Any misgivings about Janelle Monáe's Bad Boy deal are nullified by the briefest contact with this, an extravagant 70-minute album involving more imagination, conceptual detail, and stylistic turnabouts than most gatefold prog rock epics.
Credit Bad Boy's Diddy for allowing Monáe to fully explore the singularity on display through Metropolis, Suite I: The Chase, and work with her Wondaland crew on a bigger budget.
The ArchAndroid not only picks up where The Chase let off, but contains both the second and third Metropolis suites in one shot with no discernible “let’s make some hits now” intervention.
The packaging alone -- the elaborate crown, the inspiration listed beside each song, etc.
-- provides much to process.
Liner notes from the vice-chancellor of the arts asylum at the Palace of the Dogs, Monáe’s residence, outline the (possible) situation fleshed out in the songs.
In short, Monáe was genoraped in the 28th century, sent back to the 21st century, and had her organic compounds cloned and re-purposed for the existence of ArchAndroid Cindi Mayweather, whose directive is to liberate Metropolis from a secret society of oppressors.
Understanding all this stuff enhances the enjoyment of the album, but it is not required.

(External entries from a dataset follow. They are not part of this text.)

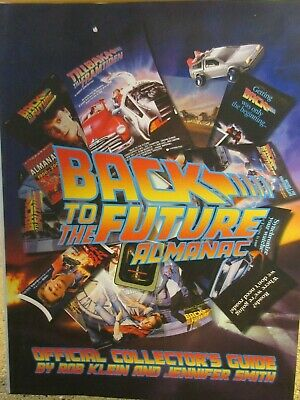 Back to the Future Almanac Official Collector's Guide by R.Klein( HC / DJ) VHTF
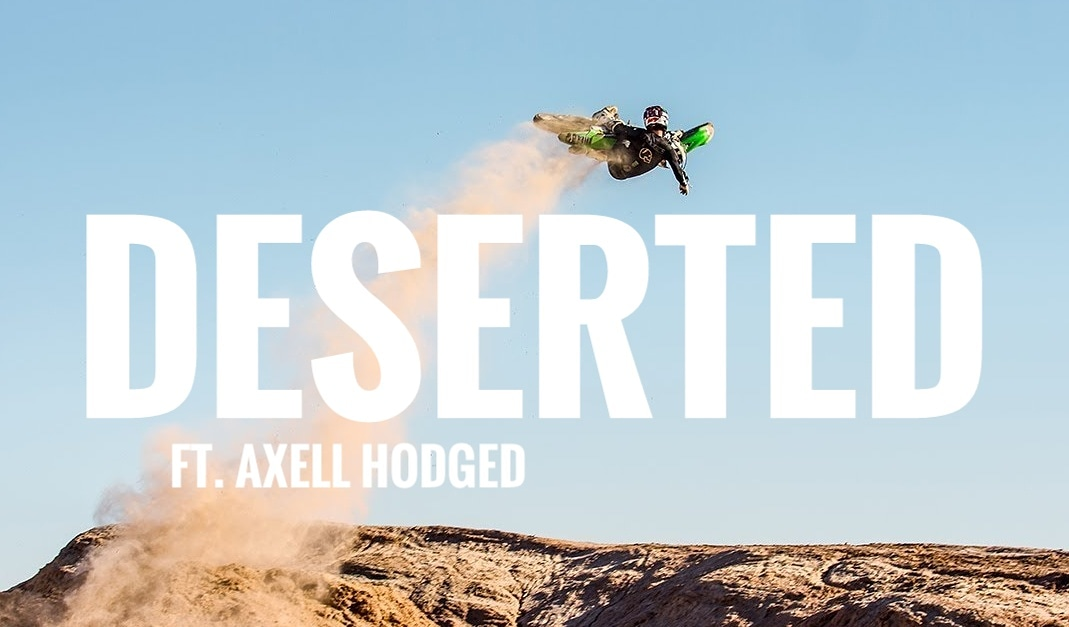 AXELL HODGES | DESERTED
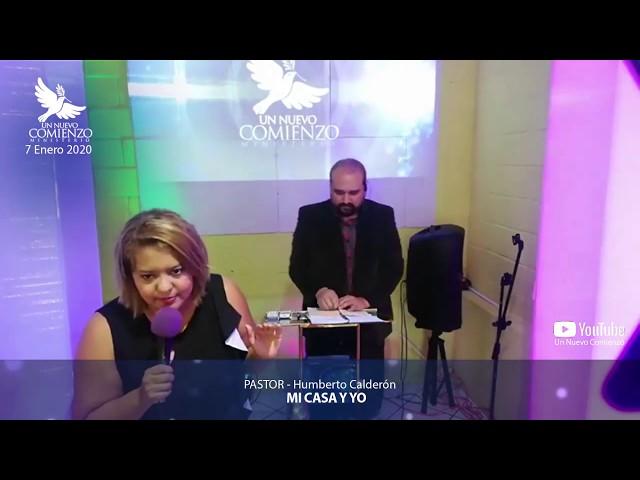 Predica # 135 - MI CASA Y YO - Pastor Humberto Calderon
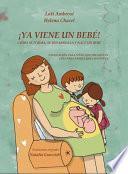 ¡ya Viene Un BebÉ! Cómo Se Forma, Se Desarrolla Y Nace Un Bebé. Explicación Para Niños Que Preguntan, Guía Para Padres Que Responden. [...]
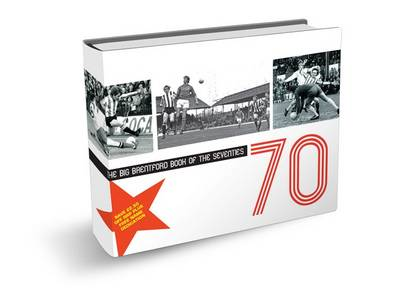 The Big Brentford Book of the Seventies (Hardback)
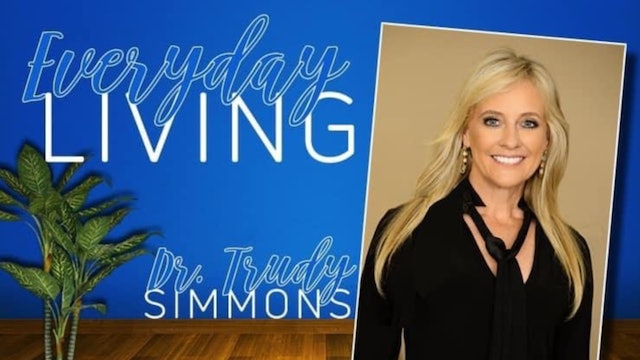 """""""Let Your Maker Be Your Mirror"""" on Everyday Living with Dr. Trudy"""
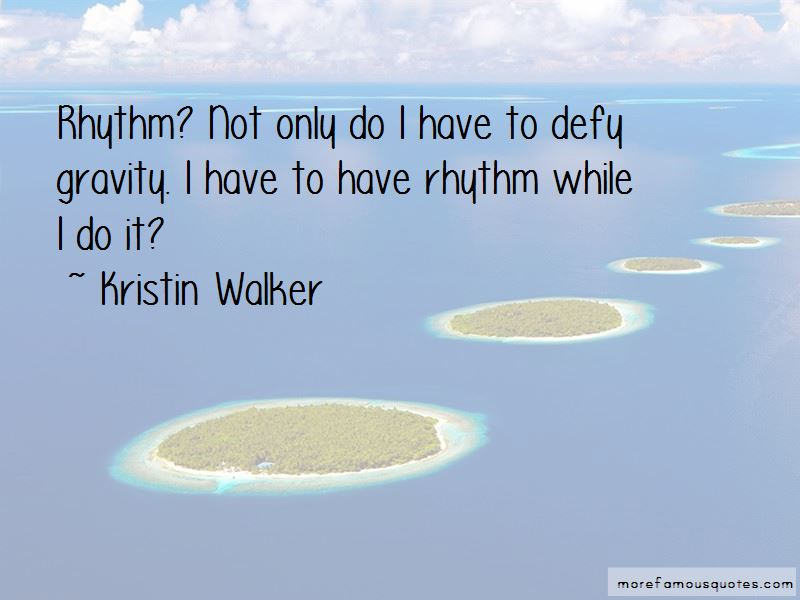 Kristin Walker Quotes Pictures 2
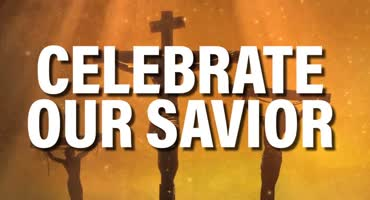 Celebrate Our Savior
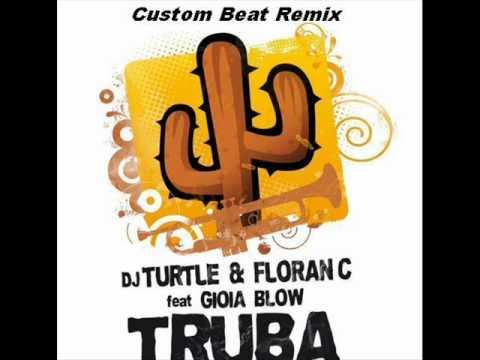 DJ TURTLE & FLORAN.C Feat Gioia Blow- TRUBA (Custom Beat Official Remix)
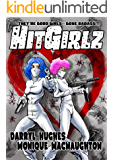 HIT GIRLZ: The Complete Graphic Novel. An Action Packed Funny Mystery Crime Thriller Books for teens and young adults (A humorous dark comedy)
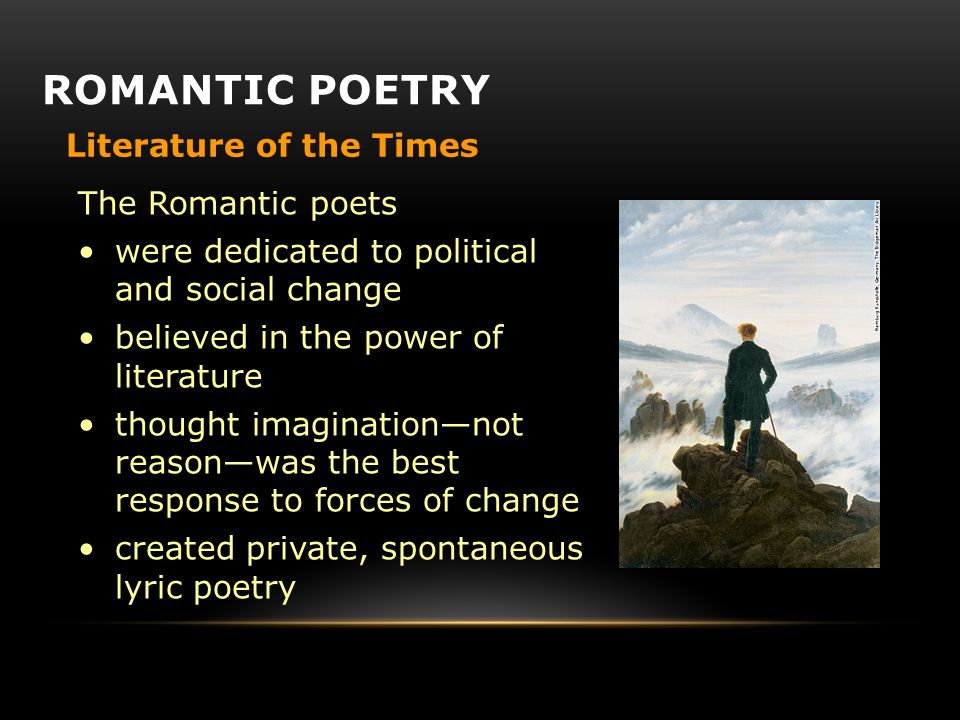 Literature of the Times The Romantic poets were dedicated to political and social change believed in the power of literature thought imagination—not reason—was the best response to forces of change created private, spontaneous lyric poetry ROMANTIC POETRY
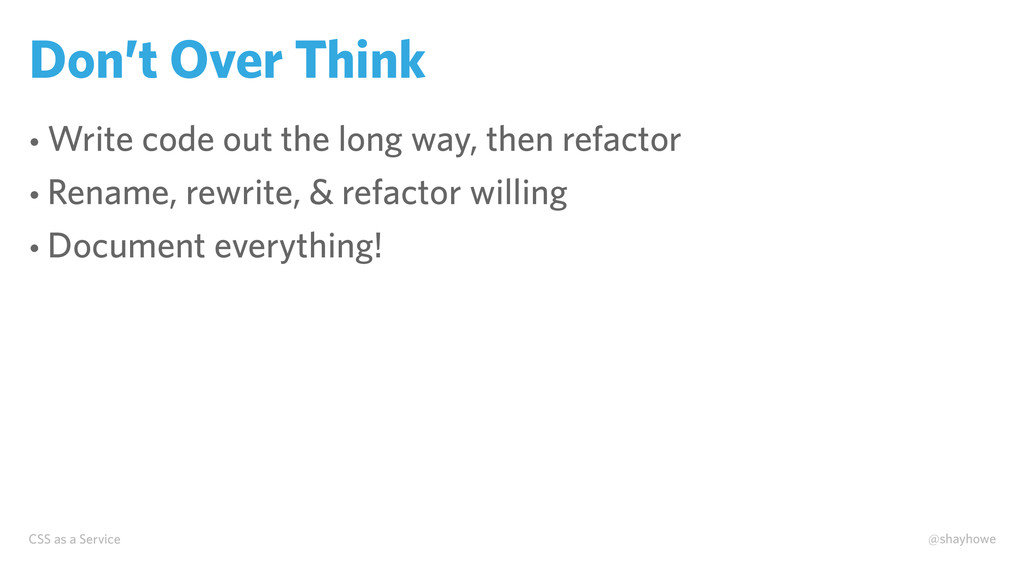 CSS as a Service @shayhowe Don't Over Think • W...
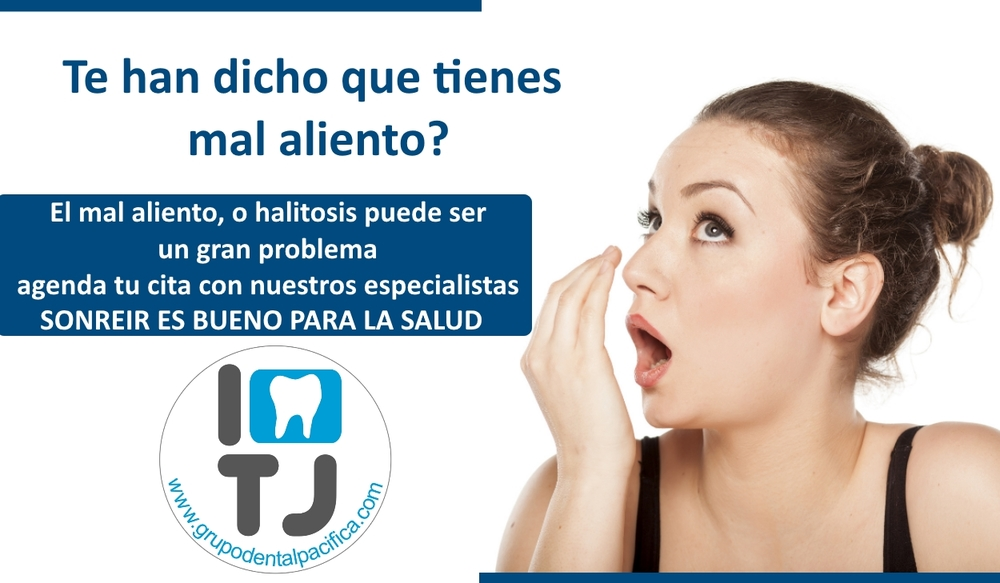 I love TJ Dentista en Tijuana mal aliento - grupodentalpacifica.com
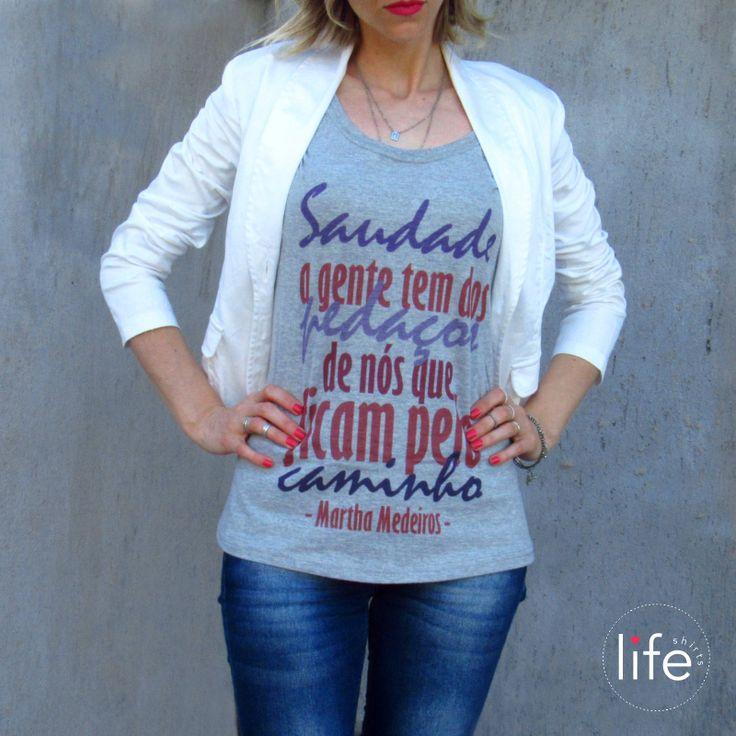 """Look Life Saudade! Camiseta personalizada com a frase da jornalista, escritora e poetisa Martha Medeiros. """"Saudade a gente tem dos pedaços de nós que ficam pelo caminho"""". T-shirt exclusiva!"""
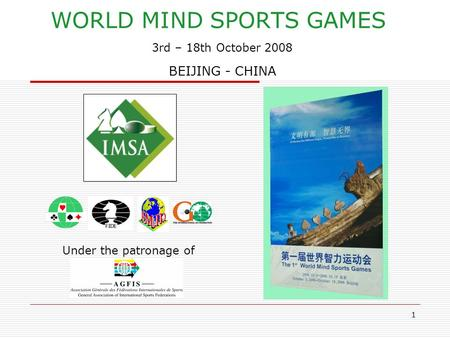 1 WORLD MIND SPORTS GAMES 3rd – 18th October 2008 BEIJING - CHINA Under the patronage of.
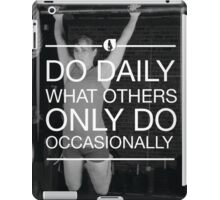 Do Daily What Others Do Occasionally iPad Case/Skin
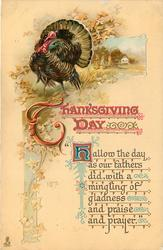 "THANKSGIVING DAY ""HALLOW THE DAY AS OUR FATHERS DID, WITH A MINGLING OF GLADNESS AND PRAISE AND PRAYER"""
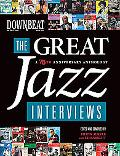 DownBeat - The Great Jazz Interviews (A 75th Anniversary Anthology) (Book)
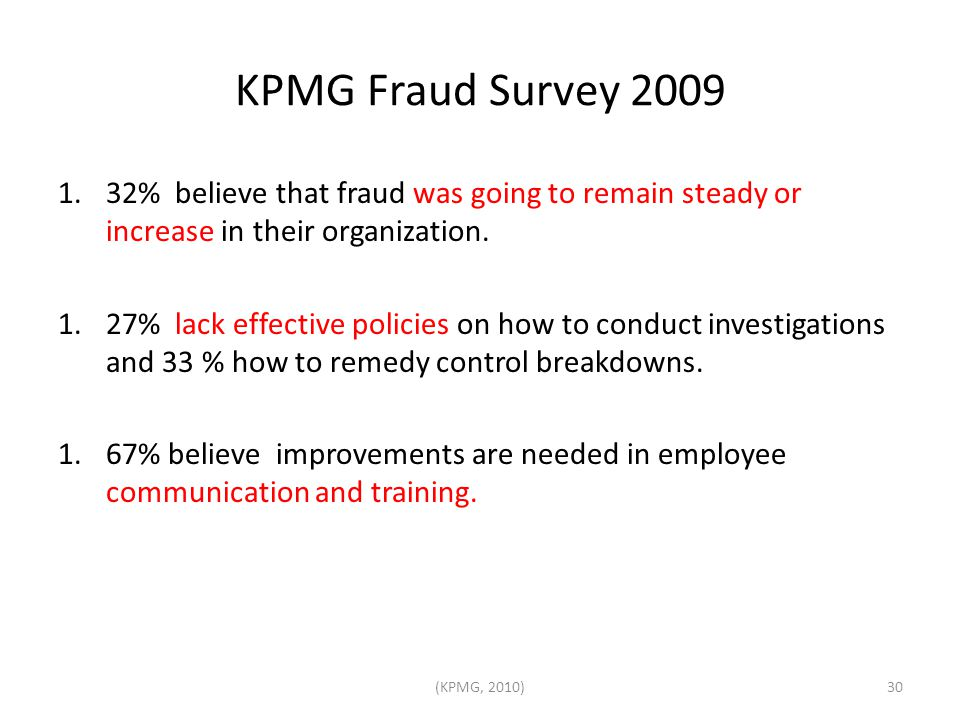 KPMG Fraud Survey 2009 1.32% believe that fraud was going to remain steady or increase in their organization. 1.27% lack effective policies on how to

A few tracks merely push the album along, and a gaudy Of Montreal collaboration is disruptive, but there are numerous highlights that are vastly dissimilar from one another.
“Tightrope,” the biggest standout, is funky soul, all locomotive percussion and lyrical prancing to match: “I tip on alligators, and little rattlesnakers/But I’m another flavor, something like a Terminator.” Just beneath that is the burbling synth pop of “Wondaland,” as playful and rhythmically juicy as Tom Tom Club (“So inspired, you touch my wires”); the haunted space-folk of “57821” (titled after Monáe’s patient number); and the conjoined “Faster” and “Locked Inside,” packing bristling energy with a new-wave bounce that morphs into a churning type of desperation worthy of Michael Jackson.
Monáe might not have much appeal beyond musical theater geeks, sci-fi nerds, and those who like their genres crossed-up, but no one can deny that very few are on her creative level.
She can sing, sang, and scream like hell, too.